Description of the task: Copy out all of the data below word for word, leaving out the pictures.
-*-*-
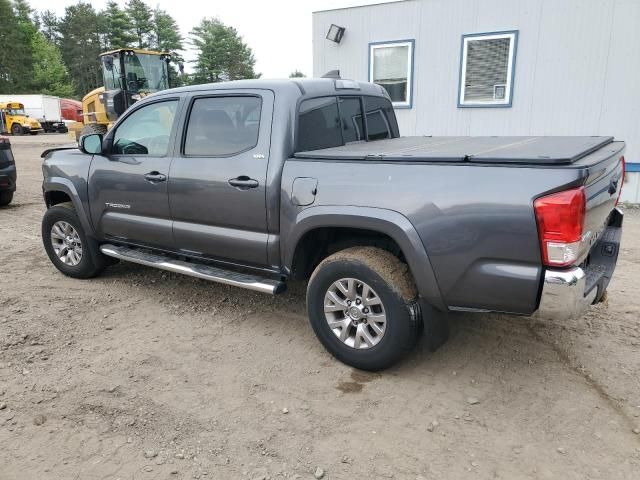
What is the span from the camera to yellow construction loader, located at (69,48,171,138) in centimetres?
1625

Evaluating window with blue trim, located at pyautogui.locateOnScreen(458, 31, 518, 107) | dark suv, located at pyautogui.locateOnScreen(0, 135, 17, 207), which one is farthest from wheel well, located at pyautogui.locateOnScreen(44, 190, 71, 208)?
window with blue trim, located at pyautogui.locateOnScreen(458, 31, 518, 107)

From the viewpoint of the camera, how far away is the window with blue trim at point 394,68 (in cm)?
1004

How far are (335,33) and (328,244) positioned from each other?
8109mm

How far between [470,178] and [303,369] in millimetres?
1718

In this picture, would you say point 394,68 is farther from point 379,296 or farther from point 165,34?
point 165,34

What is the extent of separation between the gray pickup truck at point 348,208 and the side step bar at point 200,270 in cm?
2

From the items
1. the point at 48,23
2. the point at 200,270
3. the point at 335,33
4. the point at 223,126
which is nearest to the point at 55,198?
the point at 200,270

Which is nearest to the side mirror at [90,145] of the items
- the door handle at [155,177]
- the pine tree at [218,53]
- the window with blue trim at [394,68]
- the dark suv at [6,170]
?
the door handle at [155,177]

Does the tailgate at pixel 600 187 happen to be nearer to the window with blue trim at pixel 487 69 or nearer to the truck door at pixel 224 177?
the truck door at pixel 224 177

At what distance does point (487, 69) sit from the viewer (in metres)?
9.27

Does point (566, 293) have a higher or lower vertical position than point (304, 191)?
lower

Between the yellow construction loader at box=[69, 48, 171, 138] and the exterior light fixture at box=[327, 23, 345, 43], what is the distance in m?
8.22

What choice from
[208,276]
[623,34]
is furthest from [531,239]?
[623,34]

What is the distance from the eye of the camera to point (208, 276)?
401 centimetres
-*-*-
Result of the task:
What is the span from the camera to yellow construction loader, located at (69,48,171,138) in centimetres?
1625

Evaluating window with blue trim, located at pyautogui.locateOnScreen(458, 31, 518, 107) | dark suv, located at pyautogui.locateOnScreen(0, 135, 17, 207), which one is farthest from wheel well, located at pyautogui.locateOnScreen(44, 190, 71, 208)?
window with blue trim, located at pyautogui.locateOnScreen(458, 31, 518, 107)

From the viewpoint of the camera, how far away is the window with blue trim at point 394,68 (in cm)?
1004

How far are (335,33) and (328,244) positioned from each other?
8109mm

How far between [470,178] and [303,369] in millimetres?
1718

In this picture, would you say point 394,68 is farther from point 379,296 or farther from point 165,34?
point 165,34

What is the extent of separation between the gray pickup truck at point 348,208 and the side step bar at point 200,270 in cm?
2

From the items
1. the point at 48,23
2. the point at 200,270
3. the point at 335,33
4. the point at 223,126
which is nearest to the point at 55,198?
the point at 200,270

Which is nearest to the side mirror at [90,145] of the items
- the door handle at [155,177]
- the pine tree at [218,53]
- the window with blue trim at [394,68]
- the dark suv at [6,170]
?
the door handle at [155,177]

Does the tailgate at pixel 600 187 happen to be nearer to the window with blue trim at pixel 487 69 or nearer to the truck door at pixel 224 177?
the truck door at pixel 224 177

At what distance does point (487, 69) sit from the viewer (in metres)?
9.27

Does point (566, 293) have a higher or lower vertical position than point (304, 191)?
lower

Between the yellow construction loader at box=[69, 48, 171, 138] and the exterior light fixture at box=[327, 23, 345, 43], what is the distance in m?
8.22

What choice from
[208,276]
[623,34]
is furthest from [531,239]?
[623,34]

What is the distance from the eye of the camera to point (208, 276)?
401 centimetres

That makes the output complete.